# Rattling coming from pump/tank?



## Deacon22 (Sep 11, 2012)

Hi,

I just recently bought a 20 gallon Top Fin Tank. I have a air decoration (House with chimney and wheel) along with a Top Fin air pump. 

It seems either the pump or the decoration is making a tremendous amount of noise. The pump, when on, just vibrates. I have searched about pump noise and this seems like normal noise. When I hook up the tubing to the decoration (a house with a chimney and wheel) the noise becomes a rattle. 

It does not seem like the rattle is coming directly from the pump. Not sure, but it may be inside the tank.

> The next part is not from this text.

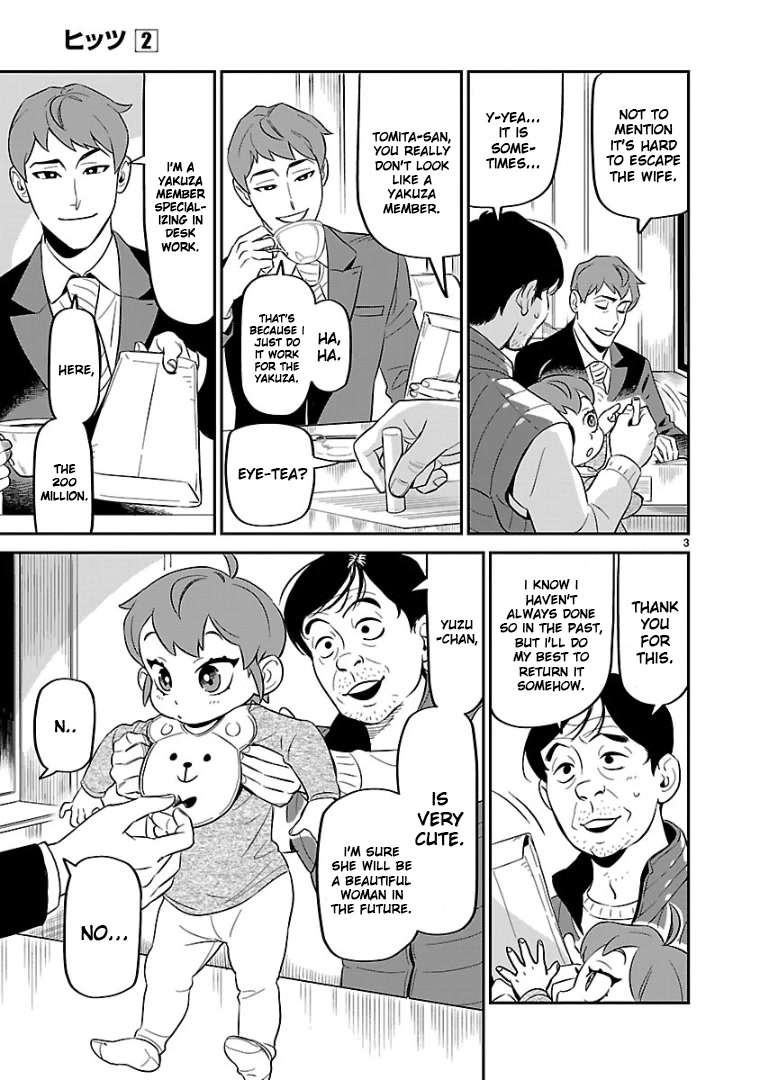 HITS Chapter 6 page 3 - Chapter 6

Also, if I pinch the tubing, air still travels through and the noise stops. I tied a rubber band slightly around the tube to make the noise stop. After seeing this, I disconnected the hose and manually blew air through the tubing, there was no noise other than the bubbles.

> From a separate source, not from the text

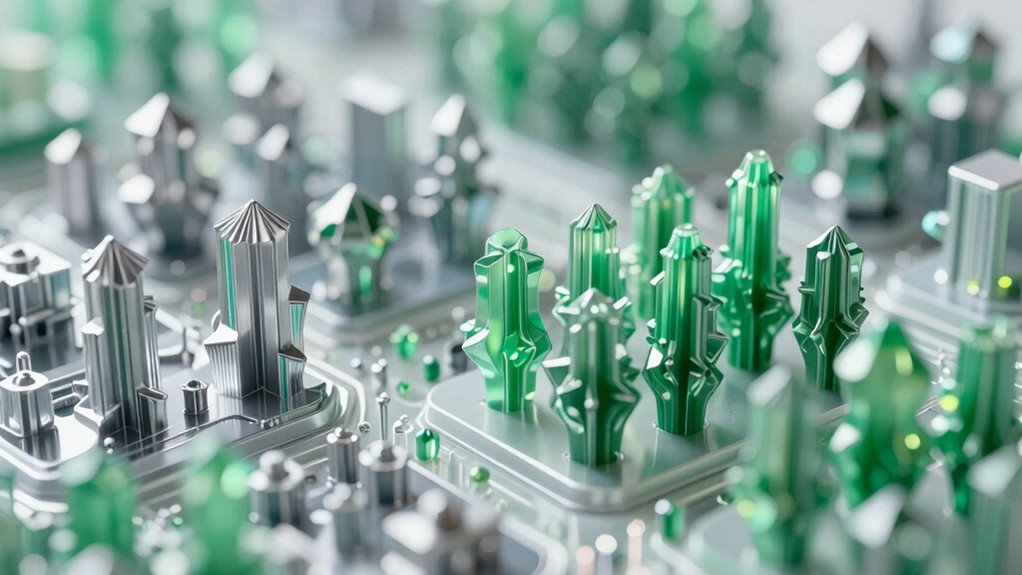 sustainable nanoscale green technologies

Is it ok to tie a rubber band around the hose to lessen the airflow to the decoration, or will this screw up the pump?

Also, can this still be a pump issue? I was going to get a second pump just to make sure. 

Thanks for the help.


----------



## navigator black (Jan 3, 2012)

I would buy a three dollar gang valve first. See if reducing the air flow to the decoration and adding a second line to bubble will help. It could be back pressure, or just too much air for the device inside.


----------



## jrman83 (Jul 9, 2010)

If it is a double air outlet pump, you'll need to hook up two hoses. Only using one by itself will cause a lot of noise. some of the pumps vibrate against things. Take an old sponge big enough for it to sit on and place it underneath to absorb noise and also make sure nothing is touching it. You can use anything underneath it as long as it cushions.


----------



## Deacon22 (Sep 11, 2012)

Gang Valve did the trick. Thanks so much navigator.


----------



## gtrider6 (Jul 7, 2012)

I suspend my pumps with rubber bands. I only use my pump at night so it has to produce no noise or I can't sleep.


----------